▶ 練習問題
1. 本文の「山口先生によると、3カ月以内」から「心配はそれほどないでしょう」」まで（両端を含む）を、一字も変えずに書き出しなさい。
2. 本文で山口先生は、赤ちゃんがスマホのコンテンツを自分のペースで楽しんで見られるようになるのは生後何カ月以上だとしているか。
3. 本文の内容を2文でまとめなさい。

山口先生によると、3カ月以内の赤ちゃんは自身をコントロールできないため、何かに注目すると、本当は嫌だと思っていても画面を見続けてしまいます。飽きたらそっぽを向くなど、スマホのコンテンツを自分のペースで楽しんで見られるようになるのは、生後5~8カ月以上です。

 加えて、視力が急速に発達中の0歳のときに長時間スマホを見続けると、近視の原因となるだけでなく、立体視が弱くなる原因にもなると、山口先生は警鐘を鳴らします。最長でも1日に合計で1時間以内にとどめることが必要とも言えます。

 スマホを片手に子育てすることもよくありません。親子の視線が合うことは赤ちゃんの脳の成長にとても大切なこと。授乳しながら片手でスマホを操作することは、控えましょう。

 NTTコミュニケーション科学基礎研究所の麦谷綾子主任研究員は、スマホやテレビに長時間お守りをさせることで言葉の発達が遅れる可能性を指摘します。ただ、絶対禁止というわけではない、とも。

「ポイントは使い方です。長時間は見せない。一人で見続けさせるのではなく、一緒に見て積極的に話しかける。コンテンツを会話や遊びのきっかけとして楽しめば、発達の妨げになる心配はそれほどないでしょう」

●親も理性的な使い方を

 麦谷さんによると、細切れに分断され、一貫性なく育てられた子ネズミには、思春期になる頃、情緒や社会性の面で問題が生じることを示す研究結果があるそうです。それでは、LINEやメールが来るたびに育児を中断させてしまうのも、よくないんでしょうか?

「お母さんやお父さんがスマホの使い方をしっかりコントロールして触れさせることが大切です。そのためにも親自身が理性的な使い方ができているか、見直してみてください」(麦谷さん)

 赤ちゃんにとっては刺激の強いスマホやテレビは、睡眠にも影響します。布団に入る1時間前には利用を終わらせるのがいいですね。

▶ データ抜粋
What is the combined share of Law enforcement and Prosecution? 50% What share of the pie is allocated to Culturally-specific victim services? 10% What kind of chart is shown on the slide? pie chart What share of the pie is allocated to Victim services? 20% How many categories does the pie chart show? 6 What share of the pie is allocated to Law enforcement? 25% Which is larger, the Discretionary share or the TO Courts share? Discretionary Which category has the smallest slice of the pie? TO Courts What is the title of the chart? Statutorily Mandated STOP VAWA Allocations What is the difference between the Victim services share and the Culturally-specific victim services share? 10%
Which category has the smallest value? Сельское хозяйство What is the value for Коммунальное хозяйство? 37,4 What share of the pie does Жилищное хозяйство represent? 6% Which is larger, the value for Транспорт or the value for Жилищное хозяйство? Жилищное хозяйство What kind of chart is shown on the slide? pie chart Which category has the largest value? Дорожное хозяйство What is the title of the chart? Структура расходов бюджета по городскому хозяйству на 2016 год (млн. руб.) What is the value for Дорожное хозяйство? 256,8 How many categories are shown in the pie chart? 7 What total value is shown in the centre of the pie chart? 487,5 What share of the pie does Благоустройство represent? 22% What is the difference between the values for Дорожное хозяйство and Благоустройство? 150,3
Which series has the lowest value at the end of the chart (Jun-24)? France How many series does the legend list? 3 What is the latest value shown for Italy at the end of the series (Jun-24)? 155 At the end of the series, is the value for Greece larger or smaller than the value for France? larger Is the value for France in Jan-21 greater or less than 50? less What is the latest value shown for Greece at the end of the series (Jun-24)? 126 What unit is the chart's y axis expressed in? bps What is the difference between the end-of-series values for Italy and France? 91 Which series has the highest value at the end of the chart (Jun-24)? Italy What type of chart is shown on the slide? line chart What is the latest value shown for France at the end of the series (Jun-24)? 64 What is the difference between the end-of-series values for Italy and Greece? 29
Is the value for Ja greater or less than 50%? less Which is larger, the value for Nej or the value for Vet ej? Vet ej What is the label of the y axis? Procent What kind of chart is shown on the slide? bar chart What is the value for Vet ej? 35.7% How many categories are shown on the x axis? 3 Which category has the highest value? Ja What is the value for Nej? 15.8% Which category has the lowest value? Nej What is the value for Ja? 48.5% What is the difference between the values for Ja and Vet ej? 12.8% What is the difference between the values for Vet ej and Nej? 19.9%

▶ 解答
1.
山口先生によると、3カ月以内の赤ちゃんは自身をコントロールできないため、何かに注目すると、本当は嫌だと思っていても画面を見続けてしまいます。飽きたらそっぽを向くなど、スマホのコンテンツを自分のペースで楽しんで見られるようになるのは、生後5~8カ月以上です。

 加えて、視力が急速に発達中の0歳のときに長時間スマホを見続けると、近視の原因となるだけでなく、立体視が弱くなる原因にもなると、山口先生は警鐘を鳴らします。最長でも1日に合計で1時間以内にとどめることが必要とも言えます。

 スマホを片手に子育てすることもよくありません。親子の視線が合うことは赤ちゃんの脳の成長にとても大切なこと。授乳しながら片手でスマホを操作することは、控えましょう。

 NTTコミュニケーション科学基礎研究所の麦谷綾子主任研究員は、スマホやテレビに長時間お守りをさせることで言葉の発達が遅れる可能性を指摘します。ただ、絶対禁止というわけではない、とも。

「ポイントは使い方です。長時間は見せない。一人で見続けさせるのではなく、一緒に見て積極的に話しかける。コンテンツを会話や遊びのきっかけとして楽しめば、発達の妨げになる心配はそれほどないでしょう」

2. 生後5~8カ月以上。

3. 0歳のときに長時間スマホを見続けると、近視や立体視の弱さの原因になり、言葉の発達が遅れる可能性もあるため、1日合計1時間以内にとどめ、授乳しながらの片手操作も控えるべきだとされる。ただし絶対禁止ではなく、親が一緒に見て話しかけ、親自身も理性的な使い方を見直し、布団に入る1時間前には利用を終わらせるのがよいという。